Faced with the growing restrictions on travel and a sharp downward trend in demand, Air France-KLM has reduced its capacity "very significantly" this week, with the number of available seat kilometres (ASKs) potentially dropping by between 70% and 90%, the group revealed in a statement on March 16.

These cutbacks are currently scheduled to last two months but may be adjusted daily. As a result of the reductions, Air France will ground its entire A380-800 fleet, KLM Royal Dutch Airlines its entire B747-400 fleet.

The group said it had already taken "a number of strong measures" to secure its cashflow, including additional savings measures that will generate EUR200 million euros (USD216 million) in 2020 and a review of its investment plan that cuts capital expenditure by EUR350 million (USD377 million).

Last week, Air France-KLM drew down a revolving credit facility for a total amount of EUR1.1 billion (USD1.2 billion), divided into two equal tranches that are renewable at the group's request for periods of one, three, or six months until November 6, 2022.

The group and its subsidiaries have more than EUR6 billion (USD6.5 billion) in cash and cash equivalents, as of March 12. However, it has estimated that the drop in revenues from the passenger business will only be offset by around 50% by the reduction in variable costs before cost-saving measures.

Air France is preparing a plan to put 80% of its nearly 40,000 employees into partial unemployment, sources told the newspaper Le Monde on March 17, adding that only employees who exercise "vital functions" will be spared.

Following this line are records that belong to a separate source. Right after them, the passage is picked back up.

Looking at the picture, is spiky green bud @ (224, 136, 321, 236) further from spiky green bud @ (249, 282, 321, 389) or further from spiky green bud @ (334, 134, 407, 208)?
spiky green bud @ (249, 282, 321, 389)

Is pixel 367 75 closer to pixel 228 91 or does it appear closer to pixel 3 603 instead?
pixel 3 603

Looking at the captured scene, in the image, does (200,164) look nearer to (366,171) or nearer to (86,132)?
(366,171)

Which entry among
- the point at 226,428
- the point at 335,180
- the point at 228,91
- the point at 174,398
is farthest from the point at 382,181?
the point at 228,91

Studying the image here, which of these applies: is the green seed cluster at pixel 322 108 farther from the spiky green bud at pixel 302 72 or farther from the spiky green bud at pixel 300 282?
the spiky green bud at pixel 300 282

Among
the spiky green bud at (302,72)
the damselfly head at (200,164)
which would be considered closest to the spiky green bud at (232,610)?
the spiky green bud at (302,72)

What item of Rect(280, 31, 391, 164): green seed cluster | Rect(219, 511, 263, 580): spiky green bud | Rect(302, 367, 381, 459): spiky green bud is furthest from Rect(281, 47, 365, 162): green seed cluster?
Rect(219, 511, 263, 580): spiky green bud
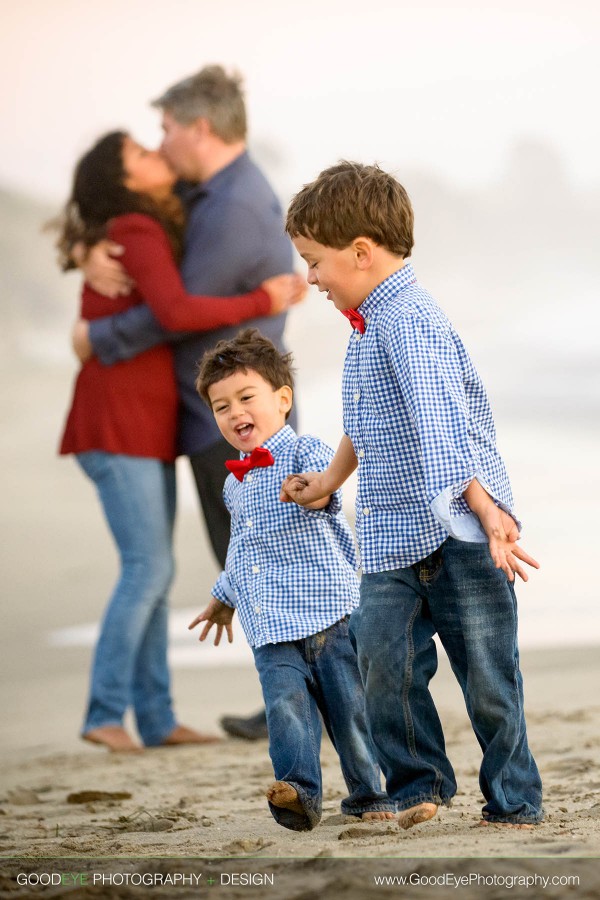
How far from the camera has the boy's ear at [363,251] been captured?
2064 mm

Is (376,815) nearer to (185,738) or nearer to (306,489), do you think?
(306,489)

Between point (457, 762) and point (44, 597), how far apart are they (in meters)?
4.10

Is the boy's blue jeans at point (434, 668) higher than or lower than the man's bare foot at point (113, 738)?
higher

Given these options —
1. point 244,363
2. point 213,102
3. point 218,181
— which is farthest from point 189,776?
point 213,102

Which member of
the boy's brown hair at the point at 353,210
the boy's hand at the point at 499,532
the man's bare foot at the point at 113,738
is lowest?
the man's bare foot at the point at 113,738

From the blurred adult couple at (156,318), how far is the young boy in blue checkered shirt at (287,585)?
1300mm

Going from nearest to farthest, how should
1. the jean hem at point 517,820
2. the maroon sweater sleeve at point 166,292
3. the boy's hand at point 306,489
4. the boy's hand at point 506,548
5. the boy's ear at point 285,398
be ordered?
the boy's hand at point 506,548, the jean hem at point 517,820, the boy's hand at point 306,489, the boy's ear at point 285,398, the maroon sweater sleeve at point 166,292

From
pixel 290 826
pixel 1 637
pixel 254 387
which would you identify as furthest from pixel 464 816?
pixel 1 637

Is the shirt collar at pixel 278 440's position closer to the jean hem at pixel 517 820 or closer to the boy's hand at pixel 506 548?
the boy's hand at pixel 506 548

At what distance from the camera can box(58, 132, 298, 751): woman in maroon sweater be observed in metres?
3.78

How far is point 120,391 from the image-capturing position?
387 cm

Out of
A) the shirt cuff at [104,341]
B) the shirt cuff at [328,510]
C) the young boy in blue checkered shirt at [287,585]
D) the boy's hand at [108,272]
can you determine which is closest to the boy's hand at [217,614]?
the young boy in blue checkered shirt at [287,585]

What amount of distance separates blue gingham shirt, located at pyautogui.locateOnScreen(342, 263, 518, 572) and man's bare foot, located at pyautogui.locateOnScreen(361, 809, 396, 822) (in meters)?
0.47

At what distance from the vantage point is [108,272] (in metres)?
3.91
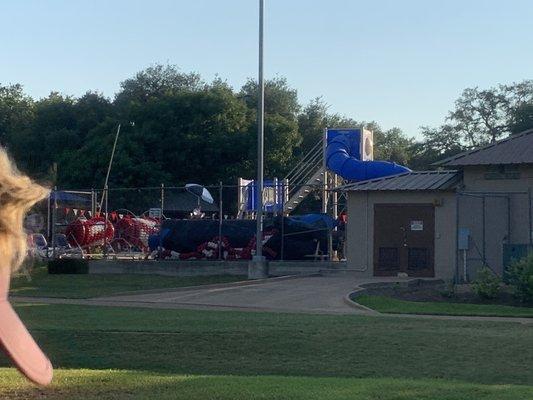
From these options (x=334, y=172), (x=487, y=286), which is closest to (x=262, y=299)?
(x=487, y=286)

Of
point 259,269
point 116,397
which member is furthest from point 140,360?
point 259,269

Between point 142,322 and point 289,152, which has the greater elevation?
point 289,152

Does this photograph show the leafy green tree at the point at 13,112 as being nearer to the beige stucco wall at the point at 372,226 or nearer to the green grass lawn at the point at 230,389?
the beige stucco wall at the point at 372,226

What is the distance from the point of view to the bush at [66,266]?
31891 millimetres

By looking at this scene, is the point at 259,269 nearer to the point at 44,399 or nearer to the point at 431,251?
the point at 431,251

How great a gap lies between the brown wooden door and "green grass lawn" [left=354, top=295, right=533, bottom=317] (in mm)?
7648

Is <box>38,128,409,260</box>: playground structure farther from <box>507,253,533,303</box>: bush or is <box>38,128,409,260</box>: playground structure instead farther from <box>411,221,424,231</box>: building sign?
<box>507,253,533,303</box>: bush

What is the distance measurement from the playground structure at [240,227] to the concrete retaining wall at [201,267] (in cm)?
138

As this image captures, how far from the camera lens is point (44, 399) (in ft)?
25.8

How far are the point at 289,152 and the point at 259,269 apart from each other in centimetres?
3873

The mode of application of these measures will be decided this week after social and economic committee meetings are held. However, Air France reassured its employees that "there will be no dry layoffs" and that before taking any decisions, the management will consult with unions.

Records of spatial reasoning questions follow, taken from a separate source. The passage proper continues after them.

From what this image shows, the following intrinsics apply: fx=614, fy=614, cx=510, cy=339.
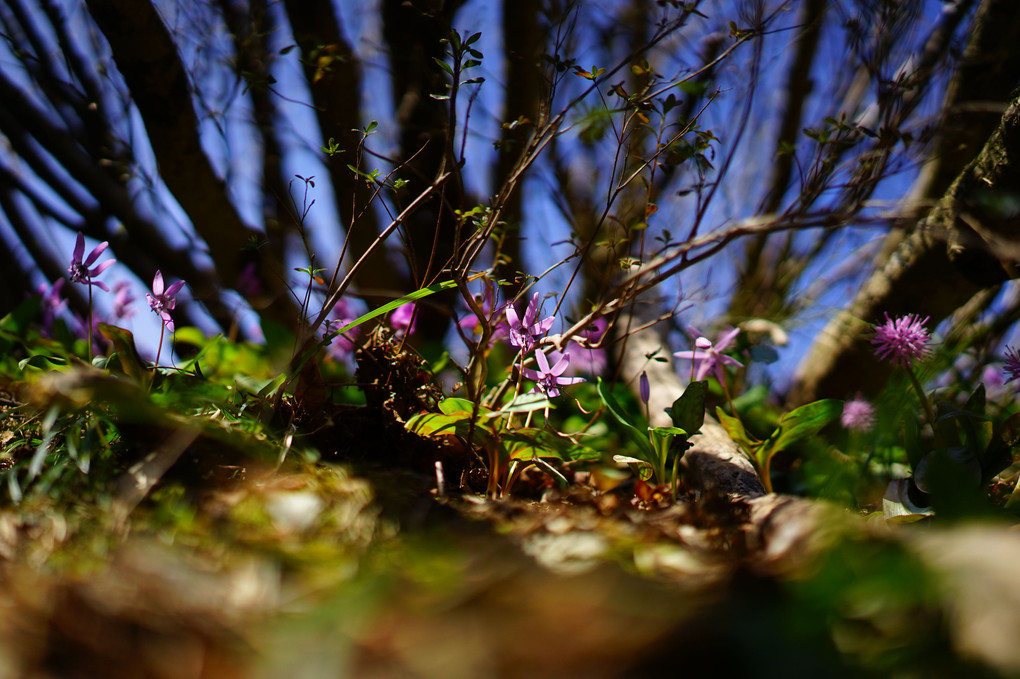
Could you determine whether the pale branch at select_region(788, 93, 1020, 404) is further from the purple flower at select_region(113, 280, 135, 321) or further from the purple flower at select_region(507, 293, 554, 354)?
the purple flower at select_region(113, 280, 135, 321)

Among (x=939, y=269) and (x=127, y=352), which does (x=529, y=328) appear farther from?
(x=939, y=269)

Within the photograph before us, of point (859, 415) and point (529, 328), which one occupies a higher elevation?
point (529, 328)

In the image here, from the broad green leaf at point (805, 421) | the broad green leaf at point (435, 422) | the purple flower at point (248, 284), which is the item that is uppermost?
the purple flower at point (248, 284)

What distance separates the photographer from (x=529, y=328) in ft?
4.60

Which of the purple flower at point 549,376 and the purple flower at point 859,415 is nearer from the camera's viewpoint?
the purple flower at point 549,376

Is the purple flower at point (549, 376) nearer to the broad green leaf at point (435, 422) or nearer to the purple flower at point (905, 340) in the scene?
the broad green leaf at point (435, 422)

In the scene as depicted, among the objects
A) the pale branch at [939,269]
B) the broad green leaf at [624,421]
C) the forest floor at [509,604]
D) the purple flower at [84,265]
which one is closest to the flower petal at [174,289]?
the purple flower at [84,265]

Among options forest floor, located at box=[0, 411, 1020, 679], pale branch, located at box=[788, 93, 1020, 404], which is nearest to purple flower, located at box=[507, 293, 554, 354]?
forest floor, located at box=[0, 411, 1020, 679]

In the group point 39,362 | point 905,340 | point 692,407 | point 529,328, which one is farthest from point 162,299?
point 905,340

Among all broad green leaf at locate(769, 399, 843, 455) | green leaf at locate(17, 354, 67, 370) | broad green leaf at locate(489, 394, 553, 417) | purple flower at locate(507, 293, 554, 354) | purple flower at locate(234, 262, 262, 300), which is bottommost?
broad green leaf at locate(769, 399, 843, 455)

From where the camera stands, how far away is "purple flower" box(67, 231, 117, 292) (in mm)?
1530

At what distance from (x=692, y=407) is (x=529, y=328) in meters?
0.42

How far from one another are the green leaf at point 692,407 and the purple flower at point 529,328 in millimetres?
353

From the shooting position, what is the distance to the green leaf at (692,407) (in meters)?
1.41
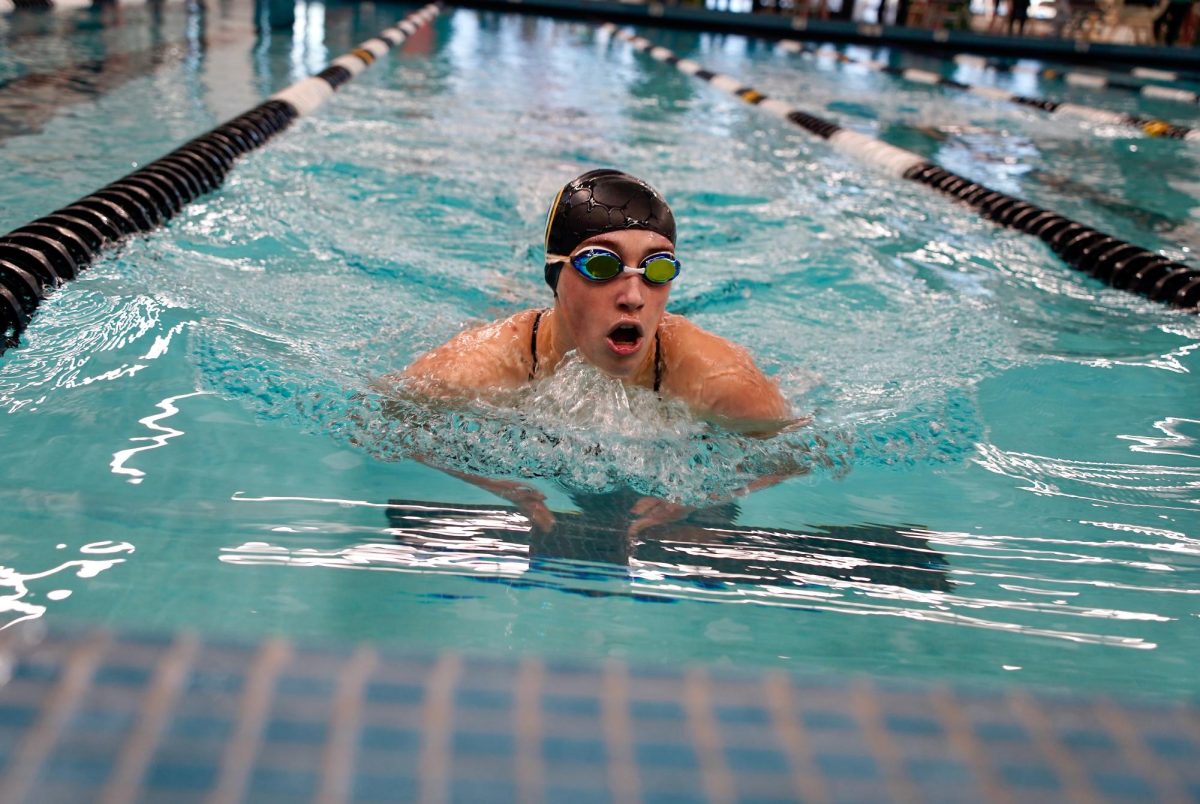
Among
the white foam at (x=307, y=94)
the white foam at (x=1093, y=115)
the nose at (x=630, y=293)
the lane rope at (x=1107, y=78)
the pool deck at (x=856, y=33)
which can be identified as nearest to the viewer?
the nose at (x=630, y=293)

KLM released a statement on March 16 saying it had applied for a reduction in working hours for about 70% of all staff and was discussing with unions how this could be achieved "in the best possible way". The Dutch flag carrier will have to reduce capacity by 10% to 20% "in the coming period", it added.

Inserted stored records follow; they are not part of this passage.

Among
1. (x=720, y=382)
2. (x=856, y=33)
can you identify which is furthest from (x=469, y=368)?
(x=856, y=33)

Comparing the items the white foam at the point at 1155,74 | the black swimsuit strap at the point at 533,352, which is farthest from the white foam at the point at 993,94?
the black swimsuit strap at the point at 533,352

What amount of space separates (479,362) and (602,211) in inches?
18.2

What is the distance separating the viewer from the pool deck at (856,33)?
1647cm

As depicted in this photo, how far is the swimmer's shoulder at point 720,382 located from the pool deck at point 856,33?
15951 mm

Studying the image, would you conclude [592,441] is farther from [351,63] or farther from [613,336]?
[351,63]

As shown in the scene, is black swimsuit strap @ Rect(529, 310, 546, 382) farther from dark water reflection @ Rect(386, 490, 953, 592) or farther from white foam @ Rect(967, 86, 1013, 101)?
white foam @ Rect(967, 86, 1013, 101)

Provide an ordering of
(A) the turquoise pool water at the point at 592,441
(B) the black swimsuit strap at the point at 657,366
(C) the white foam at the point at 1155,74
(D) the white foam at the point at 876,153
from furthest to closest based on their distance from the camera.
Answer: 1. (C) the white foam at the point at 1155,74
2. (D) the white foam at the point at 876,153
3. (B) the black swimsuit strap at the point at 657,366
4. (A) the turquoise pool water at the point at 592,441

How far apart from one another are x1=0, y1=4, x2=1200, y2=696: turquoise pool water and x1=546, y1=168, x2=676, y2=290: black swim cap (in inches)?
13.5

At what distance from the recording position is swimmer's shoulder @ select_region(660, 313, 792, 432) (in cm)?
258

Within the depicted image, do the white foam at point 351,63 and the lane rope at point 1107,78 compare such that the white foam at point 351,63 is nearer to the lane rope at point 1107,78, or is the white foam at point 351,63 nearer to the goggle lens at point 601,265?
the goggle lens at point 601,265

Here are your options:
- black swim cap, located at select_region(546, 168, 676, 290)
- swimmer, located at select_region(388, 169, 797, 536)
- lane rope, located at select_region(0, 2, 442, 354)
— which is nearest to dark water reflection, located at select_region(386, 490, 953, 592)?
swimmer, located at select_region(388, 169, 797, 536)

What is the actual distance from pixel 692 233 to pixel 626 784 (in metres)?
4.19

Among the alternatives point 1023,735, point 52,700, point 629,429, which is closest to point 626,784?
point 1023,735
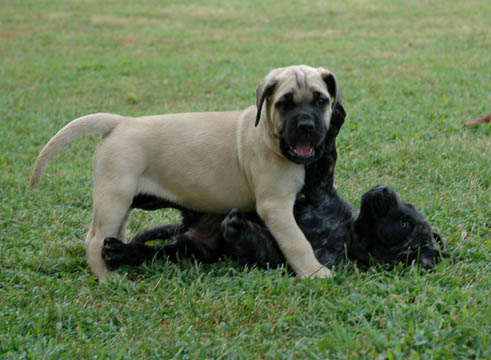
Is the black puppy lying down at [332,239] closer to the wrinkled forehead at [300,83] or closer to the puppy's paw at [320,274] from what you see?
the puppy's paw at [320,274]

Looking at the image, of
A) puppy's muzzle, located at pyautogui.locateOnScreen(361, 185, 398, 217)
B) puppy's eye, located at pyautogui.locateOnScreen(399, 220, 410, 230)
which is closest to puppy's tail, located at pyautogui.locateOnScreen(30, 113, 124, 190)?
puppy's muzzle, located at pyautogui.locateOnScreen(361, 185, 398, 217)

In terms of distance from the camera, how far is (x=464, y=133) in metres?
7.27

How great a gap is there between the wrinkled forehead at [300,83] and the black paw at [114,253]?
1.53m

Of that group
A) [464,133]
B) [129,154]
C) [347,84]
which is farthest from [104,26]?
[129,154]

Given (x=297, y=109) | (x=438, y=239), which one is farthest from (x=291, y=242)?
(x=438, y=239)

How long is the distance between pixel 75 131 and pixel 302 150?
171cm

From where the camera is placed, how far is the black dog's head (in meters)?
4.28

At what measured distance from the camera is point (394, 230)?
14.3 feet

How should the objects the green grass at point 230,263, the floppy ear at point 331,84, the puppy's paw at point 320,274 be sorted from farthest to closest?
the floppy ear at point 331,84 → the puppy's paw at point 320,274 → the green grass at point 230,263

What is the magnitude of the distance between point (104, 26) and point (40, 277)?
15.0m

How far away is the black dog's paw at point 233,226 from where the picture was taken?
4.35 meters

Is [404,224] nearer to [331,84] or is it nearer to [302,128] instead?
[302,128]

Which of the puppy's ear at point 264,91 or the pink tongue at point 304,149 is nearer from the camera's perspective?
the pink tongue at point 304,149

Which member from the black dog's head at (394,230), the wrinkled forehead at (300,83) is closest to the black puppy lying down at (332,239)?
the black dog's head at (394,230)
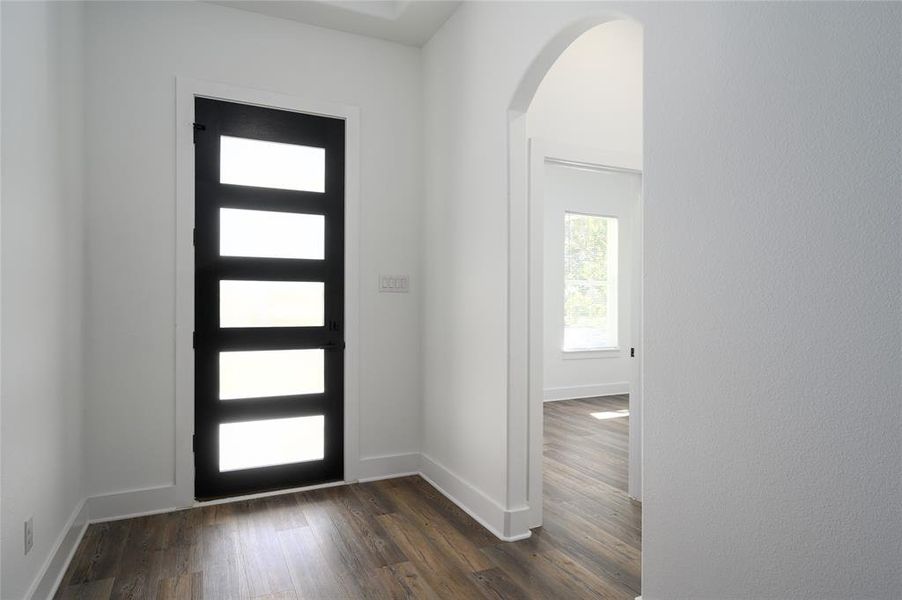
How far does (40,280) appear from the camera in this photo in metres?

CEO Pieter Elbers communicated the measures in a video message to KLM employees, saying that while the airline was looking for ways to reduce costs significantly, it was making "every effort to repatriate as many customers as possible and to allow employees to retain their jobs."

Elbers had already told De Telegraaf on March 12 that the airline was in a "serious crisis" due to the Europe-US travel ban.

Wopke Hoekstra, the Dutch finance minister, told the Buitenhof TV show on March 15 that the government would do everything in its power to keep Air France-KLM afloat and was discussing a joint approach with his French counterpart Bruno Le Maire and Air France-KLM CEO Ben Smith.

"We are on top of it. [...] We must ensure that the companies can continue and people keep their jobs," he said.

France's government has pledged "close consultation" with the Netherlands before making any decision to support Air France, Le Maire said on March 18. "We have excellent political and economic cooperation with the Netherlands. Air France-KLM is a partnership that works, and we want very close cooperation, and this is the case, between the two governments," he added.

Measures may include a capital increase in Air France-KLM or even nationalisation as several members of the French government have hinted, La Tribune reported on March 19.